Jesus’s verdict stops the room: the tax collector, not the Pharisee, went home justified.
Humility, it turns out, has a better tax rate than pride.
Even John the Baptist Had a Word for Them
When tax collectors came to John the Baptist asking what they should do, he didn’t tell them to quit. He didn’t chase them off. He said: “Collect no more than you are authorized to.” (Luke 3:13)
Integrity. Inside a broken system. That’s always been the call.
Nothing Is Free: A Lesson Learned Across Continents
I’ve had the privilege, and the eye-opening reality check, of living and serving abroad. As a former Air Force officer, I was stationed in England and across Europe during the 1990s. And let me tell you, “render unto Caesar” took on a very different weight when Caesar was charging six British pounds per liter of petrol. We received gas coupons just to manage the cost of getting around.
Across the continent, the Value Added Tax (what Europeans pay on top of income tax, on virtually every purchase) averaged well over 20%. Today, that average sits at approximately 21.82% across EU member states, with countries like Hungary reaching 27% and Denmark, Sweden, and Croatia hitting 25%.
And the income tax? Throughout my travels, I always ask people about their lived experience, because that’s where the truth lives. I met person after person carrying tax burdens pushing 60%. One encounter that has stayed with me happened on a tour of Israel. Our guide was Danish. Warm, well-traveled, deeply thoughtful. When she found out I was American, the conversation turned, as it always does, to money and freedom.
“Yes,” she said, “we have free healthcare. Free university. Free this, free that.” She smiled. “But nothing is free. Someone is always paying.” Then she added something that has never left me: “And because it is free, it has no value. When people pay nothing for their education or their healthcare, they treat it as though it is worth nothing.”
She’s right on both counts. The bill always comes. And what costs us nothing, we treasure not at all.
Americans romanticize Scandinavian social systems without doing the math of what those systems extract from the people who fund them. I’ve seen it firsthand. I’ve talked to the people living it. And I came home genuinely grateful for what we have.
Yes, the Frustration Is Real
None of that gratitude is naive. I know where we are right now.
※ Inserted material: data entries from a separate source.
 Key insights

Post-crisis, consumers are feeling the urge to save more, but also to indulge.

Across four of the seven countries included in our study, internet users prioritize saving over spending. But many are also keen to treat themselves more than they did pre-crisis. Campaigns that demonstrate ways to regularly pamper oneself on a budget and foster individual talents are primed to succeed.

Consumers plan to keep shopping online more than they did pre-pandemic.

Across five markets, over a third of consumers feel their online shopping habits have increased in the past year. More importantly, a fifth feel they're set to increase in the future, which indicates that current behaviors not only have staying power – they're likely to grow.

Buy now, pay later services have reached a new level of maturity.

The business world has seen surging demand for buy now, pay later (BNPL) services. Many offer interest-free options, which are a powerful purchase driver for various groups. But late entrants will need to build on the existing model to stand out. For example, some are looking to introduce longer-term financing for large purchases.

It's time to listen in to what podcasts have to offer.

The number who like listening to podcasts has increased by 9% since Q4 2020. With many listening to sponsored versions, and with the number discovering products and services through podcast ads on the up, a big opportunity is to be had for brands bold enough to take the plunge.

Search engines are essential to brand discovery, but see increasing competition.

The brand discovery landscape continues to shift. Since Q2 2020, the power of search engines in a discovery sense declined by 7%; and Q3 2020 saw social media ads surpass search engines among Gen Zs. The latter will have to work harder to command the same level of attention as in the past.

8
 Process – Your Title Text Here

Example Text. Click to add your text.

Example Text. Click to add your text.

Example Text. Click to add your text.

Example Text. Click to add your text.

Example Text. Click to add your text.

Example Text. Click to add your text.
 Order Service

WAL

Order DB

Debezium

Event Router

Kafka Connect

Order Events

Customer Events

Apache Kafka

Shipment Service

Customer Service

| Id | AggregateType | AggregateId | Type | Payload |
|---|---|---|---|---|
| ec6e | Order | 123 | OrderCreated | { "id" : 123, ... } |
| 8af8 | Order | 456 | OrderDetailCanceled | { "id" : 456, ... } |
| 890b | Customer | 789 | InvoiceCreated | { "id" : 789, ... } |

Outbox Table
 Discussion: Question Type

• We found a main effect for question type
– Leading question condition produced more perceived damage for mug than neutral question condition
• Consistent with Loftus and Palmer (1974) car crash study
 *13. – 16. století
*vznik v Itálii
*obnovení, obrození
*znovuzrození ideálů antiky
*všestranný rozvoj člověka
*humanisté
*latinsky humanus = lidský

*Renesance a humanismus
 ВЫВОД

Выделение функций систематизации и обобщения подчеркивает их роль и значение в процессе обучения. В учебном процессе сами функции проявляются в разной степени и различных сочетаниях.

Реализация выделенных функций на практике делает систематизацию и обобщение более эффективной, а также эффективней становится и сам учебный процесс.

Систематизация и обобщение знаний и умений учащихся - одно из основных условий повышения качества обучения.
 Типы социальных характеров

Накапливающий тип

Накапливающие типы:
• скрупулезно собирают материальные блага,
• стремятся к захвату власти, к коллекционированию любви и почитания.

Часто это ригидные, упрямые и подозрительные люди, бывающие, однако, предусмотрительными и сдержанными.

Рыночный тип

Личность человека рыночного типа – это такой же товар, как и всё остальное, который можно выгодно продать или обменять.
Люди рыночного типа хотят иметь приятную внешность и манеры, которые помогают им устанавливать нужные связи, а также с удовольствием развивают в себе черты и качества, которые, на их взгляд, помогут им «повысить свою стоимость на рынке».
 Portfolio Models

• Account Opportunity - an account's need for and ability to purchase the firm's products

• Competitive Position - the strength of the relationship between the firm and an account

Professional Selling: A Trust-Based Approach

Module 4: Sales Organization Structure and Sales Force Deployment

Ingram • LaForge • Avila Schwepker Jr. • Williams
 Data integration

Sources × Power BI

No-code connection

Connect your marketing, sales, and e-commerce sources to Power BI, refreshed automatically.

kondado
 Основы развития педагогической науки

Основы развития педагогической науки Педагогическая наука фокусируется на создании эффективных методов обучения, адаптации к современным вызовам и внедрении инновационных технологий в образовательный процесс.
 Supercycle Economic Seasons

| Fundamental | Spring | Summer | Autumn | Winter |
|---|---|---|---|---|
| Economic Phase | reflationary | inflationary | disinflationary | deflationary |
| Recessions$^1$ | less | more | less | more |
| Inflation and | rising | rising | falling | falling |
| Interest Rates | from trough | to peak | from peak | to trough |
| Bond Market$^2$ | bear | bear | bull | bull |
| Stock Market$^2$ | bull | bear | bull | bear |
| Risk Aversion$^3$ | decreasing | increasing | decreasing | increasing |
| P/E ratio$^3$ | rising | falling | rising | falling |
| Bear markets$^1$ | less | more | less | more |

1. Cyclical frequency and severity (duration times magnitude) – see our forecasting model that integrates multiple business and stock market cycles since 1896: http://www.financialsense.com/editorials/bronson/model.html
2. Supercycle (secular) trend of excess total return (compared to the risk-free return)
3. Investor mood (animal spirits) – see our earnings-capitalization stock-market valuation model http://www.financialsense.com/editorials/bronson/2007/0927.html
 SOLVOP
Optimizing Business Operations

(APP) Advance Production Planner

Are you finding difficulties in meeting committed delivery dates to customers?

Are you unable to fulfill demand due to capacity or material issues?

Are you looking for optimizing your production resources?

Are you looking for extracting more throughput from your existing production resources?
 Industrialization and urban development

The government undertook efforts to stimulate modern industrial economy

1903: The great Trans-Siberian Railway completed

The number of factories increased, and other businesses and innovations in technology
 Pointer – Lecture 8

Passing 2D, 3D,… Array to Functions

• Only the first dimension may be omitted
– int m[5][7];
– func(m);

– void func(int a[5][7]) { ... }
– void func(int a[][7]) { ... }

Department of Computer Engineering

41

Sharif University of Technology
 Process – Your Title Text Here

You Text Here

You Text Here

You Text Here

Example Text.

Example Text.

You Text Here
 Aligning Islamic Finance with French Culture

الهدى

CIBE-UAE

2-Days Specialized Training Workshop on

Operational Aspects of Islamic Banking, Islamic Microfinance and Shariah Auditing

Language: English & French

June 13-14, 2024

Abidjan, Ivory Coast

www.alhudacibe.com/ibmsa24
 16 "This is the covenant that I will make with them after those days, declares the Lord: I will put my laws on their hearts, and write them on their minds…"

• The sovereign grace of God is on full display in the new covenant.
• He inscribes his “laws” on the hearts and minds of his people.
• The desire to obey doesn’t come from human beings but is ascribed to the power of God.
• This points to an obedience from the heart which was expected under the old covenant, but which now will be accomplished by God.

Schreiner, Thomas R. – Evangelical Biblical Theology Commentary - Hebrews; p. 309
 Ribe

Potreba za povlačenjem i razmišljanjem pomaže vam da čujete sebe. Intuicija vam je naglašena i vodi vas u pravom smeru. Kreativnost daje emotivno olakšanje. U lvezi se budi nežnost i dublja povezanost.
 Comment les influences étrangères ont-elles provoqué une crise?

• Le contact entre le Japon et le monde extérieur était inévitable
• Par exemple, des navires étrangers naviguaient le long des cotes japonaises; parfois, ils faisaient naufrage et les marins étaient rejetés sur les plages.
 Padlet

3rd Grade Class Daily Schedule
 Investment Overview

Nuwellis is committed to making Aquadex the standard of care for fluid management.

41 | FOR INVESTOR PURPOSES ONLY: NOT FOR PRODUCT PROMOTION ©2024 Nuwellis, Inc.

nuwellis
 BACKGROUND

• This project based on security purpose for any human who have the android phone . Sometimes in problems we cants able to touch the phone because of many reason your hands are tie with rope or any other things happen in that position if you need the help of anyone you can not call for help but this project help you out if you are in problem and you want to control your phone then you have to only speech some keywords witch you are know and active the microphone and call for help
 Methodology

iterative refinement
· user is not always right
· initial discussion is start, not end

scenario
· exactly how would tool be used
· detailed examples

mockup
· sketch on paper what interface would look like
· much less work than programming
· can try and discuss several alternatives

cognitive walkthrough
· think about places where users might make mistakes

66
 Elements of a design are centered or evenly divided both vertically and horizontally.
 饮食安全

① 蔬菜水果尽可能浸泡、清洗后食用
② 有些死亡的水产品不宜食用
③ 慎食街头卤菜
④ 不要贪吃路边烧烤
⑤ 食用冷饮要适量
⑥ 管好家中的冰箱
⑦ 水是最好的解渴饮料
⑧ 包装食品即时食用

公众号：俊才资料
Many of us are watching taxes get collected and then watching those funds get mishandled, misappropriated, or simply vanish into the machinery of a system that has forgotten who it serves. That’s not paranoia. That’s observation.
The ancient publicans exploited people for personal gain within a corrupt imperial structure. Sound familiar? The problem of power and money corrupting each other is not a modern invention. It is as old as human nature itself.
But here’s what Scripture also shows us: God was not deterred by corrupt systems then. He walked into the middle of them and called individuals out of them, one at a time.
Grace Lands Where Pride Won’t Go
Matthew didn’t reform the Roman tax system. He left his booth and wrote a Gospel.
The tax collector in the temple didn’t have a political platform or a protest sign. He had a broken heart and an honest prayer. And he went home justified.
John the Baptist didn’t tell the collectors to bring down the empire. He told them to do their job with integrity.
On this Tax Day, maybe the invitation is the same for all of us: render what is Caesar’s without bitterness. Hold onto what is God’s without apology. Stay grateful for the freedom others around the world are still paying for, in ways we can barely imagine. And remember that no corrupt system, no broken institution, no mishandled treasury has ever been able to stop grace from finding its way to the person who genuinely cries out for it.
We were never promised control over Caesar. But we are always accountable for the condition of our own hearts.
The tax collector went home justified. There’s still hope for all of us.